カイの訓練を馬場大和に教えて貰いながらしている時、急に若い女性が馬場大和と私の間に入って来た。


「消えてよ! おばさん!」

「おばさん?」

「莉緒! なんで?」

「あんたに言ってるのよ。早く消えてよ! おばさん!」

「莉緒! 止めろ! 僕のお客さんだ。」

「何がお客さんよ。付き合ってるんでしょ!」

「へ?」

「莉緒! 止めてくれ! 違うから!」

「あの……。」

「なんよ。早く消えて! あんたのせいで大和とデート出来なくなったのよっ!」

「?」

「莉緒! 止めてくれ! 今、訓練中なんだ。」

「このおばさんの肩を持つの? 

 私のこと放っておいて……会ってるじゃないのよっ!」

「だから! そんなんじゃない!」

「馬場さん、落ち着いてください。そちらのお嬢さんも……。」

「落ち着いてるわよ! あんたが消えてくれたらいいの!」

「お嬢さん、私は馬場さんと何ら関係ありません。」

「嘘よっ!」

「付き合っていません!」

「嘘、嘘!」

「信じられないのですか? 付き合ってないと言っても……。」

「当たり前でしょう!」

「犬がいるの見えてます?」

「犬?」

「この犬、見てください。
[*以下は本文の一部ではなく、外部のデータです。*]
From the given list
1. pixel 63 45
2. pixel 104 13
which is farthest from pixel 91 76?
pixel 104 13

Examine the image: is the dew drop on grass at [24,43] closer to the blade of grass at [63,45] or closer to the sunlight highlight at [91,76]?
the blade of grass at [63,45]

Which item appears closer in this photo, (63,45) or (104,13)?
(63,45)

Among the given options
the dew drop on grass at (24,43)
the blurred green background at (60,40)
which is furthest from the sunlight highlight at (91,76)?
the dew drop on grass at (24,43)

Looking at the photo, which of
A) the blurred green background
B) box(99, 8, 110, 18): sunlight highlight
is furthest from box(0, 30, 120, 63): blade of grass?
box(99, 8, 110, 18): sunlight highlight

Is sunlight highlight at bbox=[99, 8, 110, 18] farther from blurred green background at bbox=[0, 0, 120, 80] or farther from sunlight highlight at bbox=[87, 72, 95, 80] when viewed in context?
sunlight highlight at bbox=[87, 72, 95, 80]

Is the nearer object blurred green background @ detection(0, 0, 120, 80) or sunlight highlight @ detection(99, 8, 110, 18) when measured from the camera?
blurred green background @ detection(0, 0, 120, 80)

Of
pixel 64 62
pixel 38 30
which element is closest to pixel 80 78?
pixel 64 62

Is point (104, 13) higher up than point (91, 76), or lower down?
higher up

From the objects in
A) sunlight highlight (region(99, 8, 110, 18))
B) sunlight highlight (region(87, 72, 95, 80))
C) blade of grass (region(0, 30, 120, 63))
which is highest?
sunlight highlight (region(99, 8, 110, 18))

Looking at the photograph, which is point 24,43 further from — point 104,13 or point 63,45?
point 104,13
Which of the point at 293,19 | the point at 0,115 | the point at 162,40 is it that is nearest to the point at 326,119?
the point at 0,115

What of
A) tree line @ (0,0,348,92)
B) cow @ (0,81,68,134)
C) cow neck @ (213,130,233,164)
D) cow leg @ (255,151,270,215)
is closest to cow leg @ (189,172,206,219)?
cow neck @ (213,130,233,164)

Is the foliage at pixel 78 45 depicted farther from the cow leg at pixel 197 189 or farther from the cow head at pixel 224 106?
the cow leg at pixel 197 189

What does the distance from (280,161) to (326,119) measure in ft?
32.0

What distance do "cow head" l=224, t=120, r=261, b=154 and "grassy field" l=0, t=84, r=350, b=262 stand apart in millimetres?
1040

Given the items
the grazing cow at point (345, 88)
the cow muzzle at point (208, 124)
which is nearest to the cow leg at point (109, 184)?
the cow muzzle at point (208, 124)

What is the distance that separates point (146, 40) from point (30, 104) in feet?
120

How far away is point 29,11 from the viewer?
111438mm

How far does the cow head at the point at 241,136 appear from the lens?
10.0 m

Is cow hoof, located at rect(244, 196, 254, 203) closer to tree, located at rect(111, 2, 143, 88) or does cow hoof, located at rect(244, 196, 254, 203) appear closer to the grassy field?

うちの子なんです。カイです。

 生後4ヶ月なんです。生後2ヶ月から馬場先生に躾を教えて貰ってます。」

「本当だよ。家に帰ったら契約書を見せられるから……。」

「うそっ! 嘘よっ! そんなの……。」

「馬場さんにお会いするのは訓練の時だけです。

 一度だけ家に来て貰ったのは、この子の去勢手術を教えて貰うためです。

 信じられないのなら、うちの両親に会ってみます?」

「莉緒! ご迷惑なんだよ。橋本さんに………。」

「兎に角、馬場さんのお宅に行かれて契約書を見られたら如何ですか?

 それをご覧になってから、うちの両親に会われたら良いのでは?」

「莉緒、兎に角、僕の家に今から行くよ。いいね。」

「そうして差し上げてください。そして落ち着いて頂ければいいと思います。」

「すみません。橋本さん。」

「いいえ。では、私は帰ります。」

「待ってよ。大和のこと」

「好きじゃないです。私が好きな人は友田悠という人ですから!」

「ともだ ゆう……。」

「さようなら。」

「橋本さん、申し訳ございません。」

「兎に角、誤解を解いてくださいね。」

「はい。」


⦅なぁ~にが、おばさんだっ!⦆

「帰ろうね。カイ。」


とんだ修羅場になって嫌になる。

それにしても、若いって凄い!と変な関心をして家路に就いた。